Unlike in wild-type (WT) littermates, spatial firing of hippocampal neurons was completely dissociated from a distinct visual cue and instead, tended to stay constant relative to the recording room in Bax-KO mice. Behaviorally, whereas spatial learning was intact in conventional spatial reference memory tasks, Bax-KO mice were impaired in finding a target location
based on visual landmarks when target locations predicted by dead reckoning and visual landmarks were made incongruent. These results provide converging evidence for the role of DG in binding animal’s internal spatial map with the sensory information on external landmarks in GSK621 ic50 building a distinct spatial representation for each environment.”
“FE65 is expressed predominantly in the brain and interacts with the C-terminal domain
of beta-amyloid precursor protein (APP). We examined hippocampus-dependent memory and in vivo long-term potentiation (LTP) at the CA1 synapses with isoform-specific FE65 knockout (p97FE65(-/-)) mice. When examined using the Morris water maze, p97FE65(-/-) mice were impaired for the hidden platform task but showed normal performance in the probe test. To further discriminate the role of FE65 in acquisition and memory consolidation, we examined p97FE65(-/-) mice with temporal dissociative passive avoidance (TDPA) and contextual fear conditioning (CFC). p97FE65(-/-) learn more mice showed impaired short-term memory for both TDPA and CFC when tested 10 min after training. After multiple TDPA training sessions, the crossover latency of some p97FE65(-/-) mice reached the cutoff value, but it significantly decayed in 8 d. At the Schaffer collateral-CA1 synapses, p97FE65(-/-) mice showed defective early-phase LTP (E-LTP). These results demonstrate novel roles of FE65 in synaptic plasticity, acquisition, and retention for certain forms of memory formation.”

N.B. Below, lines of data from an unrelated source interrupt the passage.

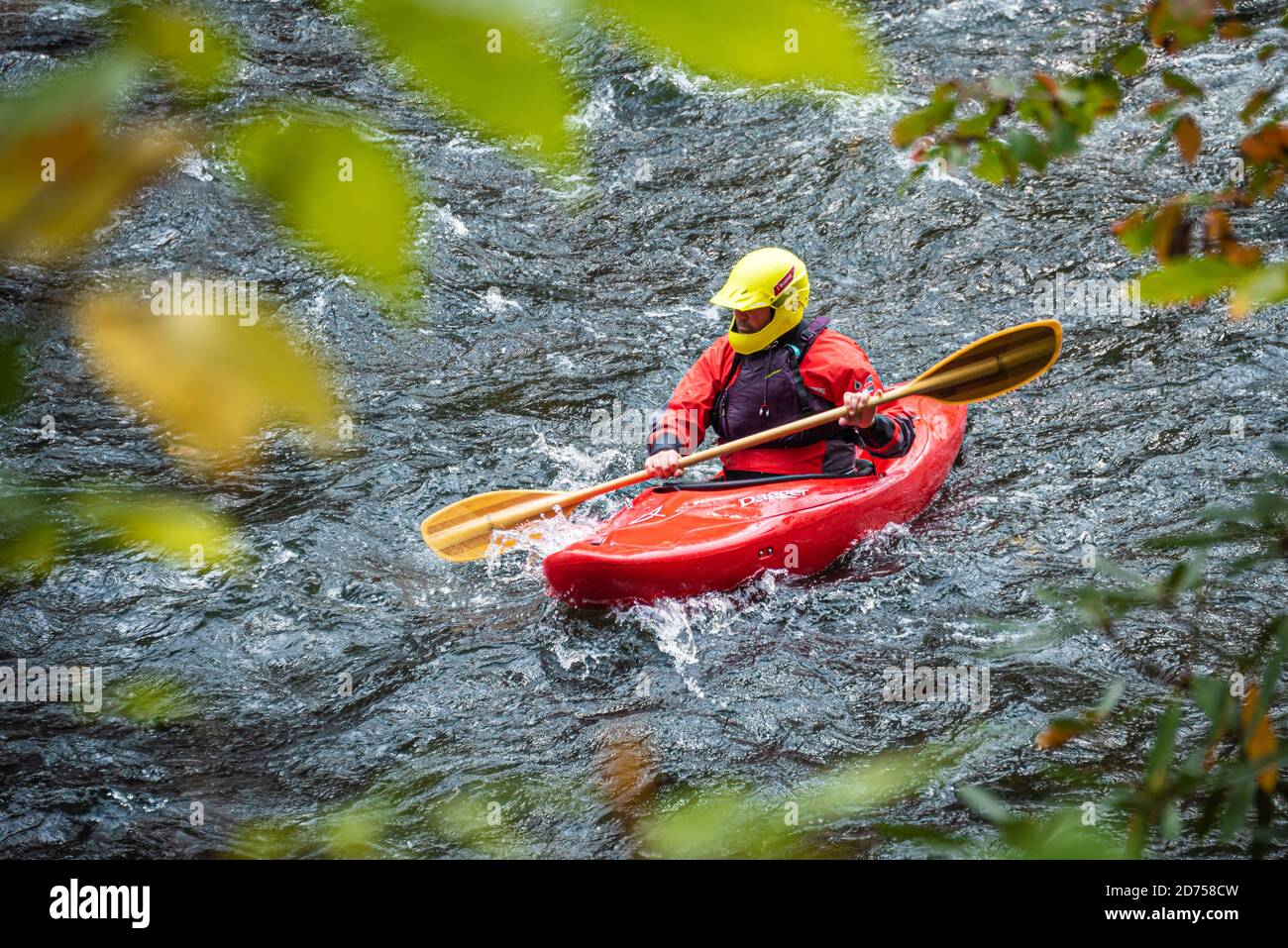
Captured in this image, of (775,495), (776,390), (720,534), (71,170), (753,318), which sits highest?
(71,170)

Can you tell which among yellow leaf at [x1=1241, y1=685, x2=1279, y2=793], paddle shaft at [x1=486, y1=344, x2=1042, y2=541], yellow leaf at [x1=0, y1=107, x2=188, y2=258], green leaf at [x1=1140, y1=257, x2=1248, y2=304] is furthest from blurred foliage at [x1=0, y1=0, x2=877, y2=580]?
paddle shaft at [x1=486, y1=344, x2=1042, y2=541]

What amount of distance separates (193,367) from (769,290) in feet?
15.7

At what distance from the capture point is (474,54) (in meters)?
0.96

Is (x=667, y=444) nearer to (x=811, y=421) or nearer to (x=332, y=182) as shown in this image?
(x=811, y=421)

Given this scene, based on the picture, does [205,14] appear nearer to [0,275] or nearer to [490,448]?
[0,275]

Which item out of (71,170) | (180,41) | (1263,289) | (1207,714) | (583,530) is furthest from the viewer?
(583,530)

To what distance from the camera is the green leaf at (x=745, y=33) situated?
1.00m

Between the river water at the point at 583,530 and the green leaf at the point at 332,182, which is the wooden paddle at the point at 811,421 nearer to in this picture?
the river water at the point at 583,530

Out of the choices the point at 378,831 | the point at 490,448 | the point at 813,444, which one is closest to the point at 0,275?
the point at 378,831

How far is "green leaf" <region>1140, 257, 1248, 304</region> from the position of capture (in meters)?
1.35

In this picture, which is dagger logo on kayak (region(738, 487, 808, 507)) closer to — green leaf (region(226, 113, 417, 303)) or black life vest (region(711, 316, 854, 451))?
black life vest (region(711, 316, 854, 451))

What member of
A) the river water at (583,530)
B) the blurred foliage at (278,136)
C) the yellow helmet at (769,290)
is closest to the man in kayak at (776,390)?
the yellow helmet at (769,290)

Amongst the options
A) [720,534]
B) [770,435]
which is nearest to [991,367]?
[770,435]

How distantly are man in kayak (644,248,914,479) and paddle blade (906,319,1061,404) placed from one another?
13.3 inches
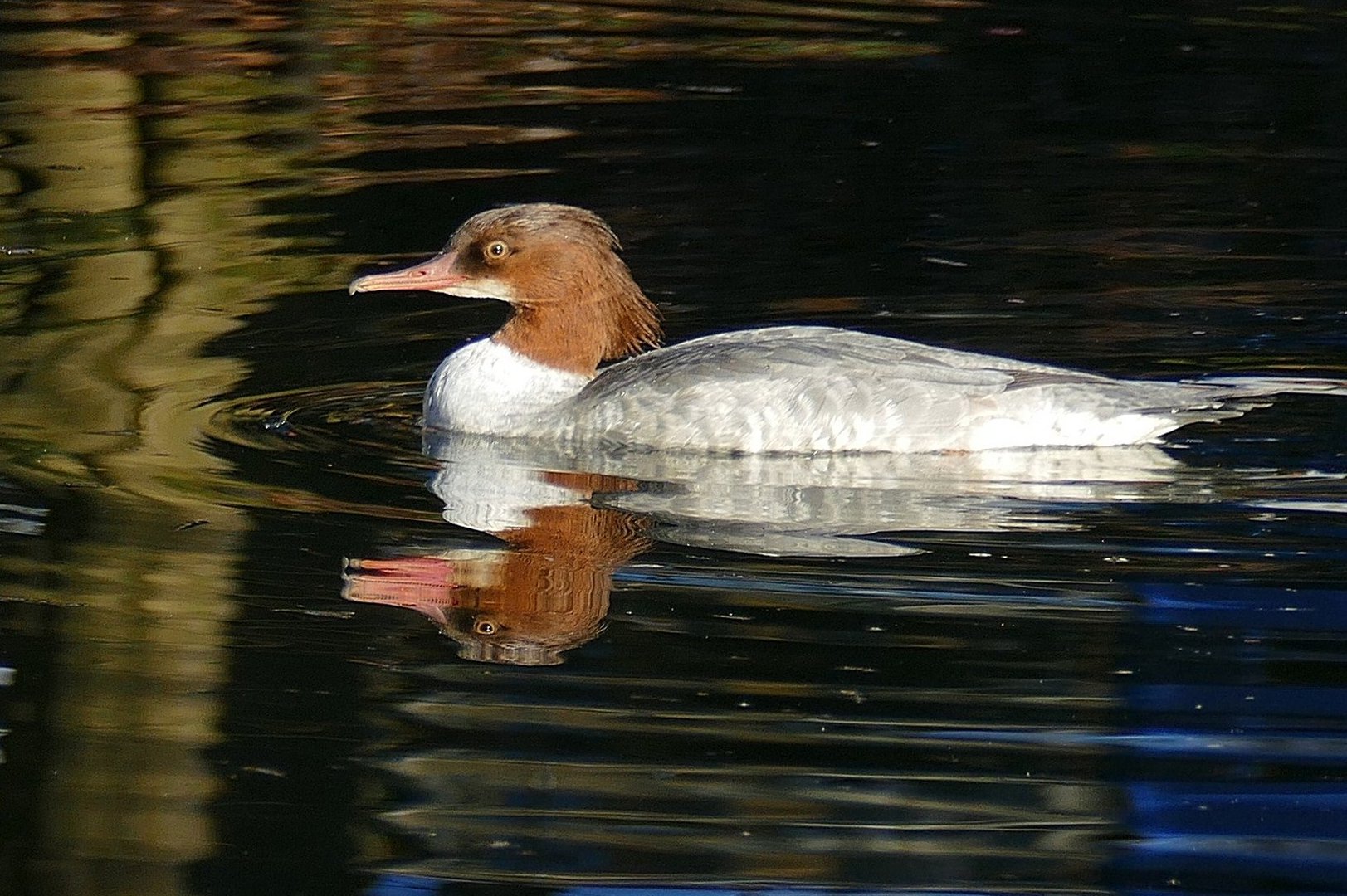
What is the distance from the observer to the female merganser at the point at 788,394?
7574 mm

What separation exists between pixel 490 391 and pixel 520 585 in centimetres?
187

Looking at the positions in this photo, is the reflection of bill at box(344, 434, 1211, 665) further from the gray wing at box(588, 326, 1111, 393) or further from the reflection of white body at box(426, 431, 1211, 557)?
the gray wing at box(588, 326, 1111, 393)

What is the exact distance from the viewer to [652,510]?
22.7ft

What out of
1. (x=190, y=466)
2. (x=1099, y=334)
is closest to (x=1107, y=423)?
(x=1099, y=334)

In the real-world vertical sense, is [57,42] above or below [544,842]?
above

“Reactivation can destabilize
previously consolidated memories, rendering them vulnerable to disruption and necessitating a process of reconsolidation in order for them to be maintained. Quizartinib concentration This process of destabilization and reconsolidation has commonly been cited as a means by which established memories can be updated or modified. However, little direct evidence exists to support this view. The present study addressed this issue by analyzing the influence of novel salient information present at the time of memory reactivation on the likelihood of the reactivated memory to become destabilized and vulnerable to disruption. Rats explored sample objects and, some time later, received systemic injections of the N-methyl-D-aspartic acid (NMDA) receptor antagonist MK-801 or saline prior to memory reactivation. When object memories were relatively young or weakly encoded, MK-801 significantly disrupted reconsolidation regardless of the reactivation conditions.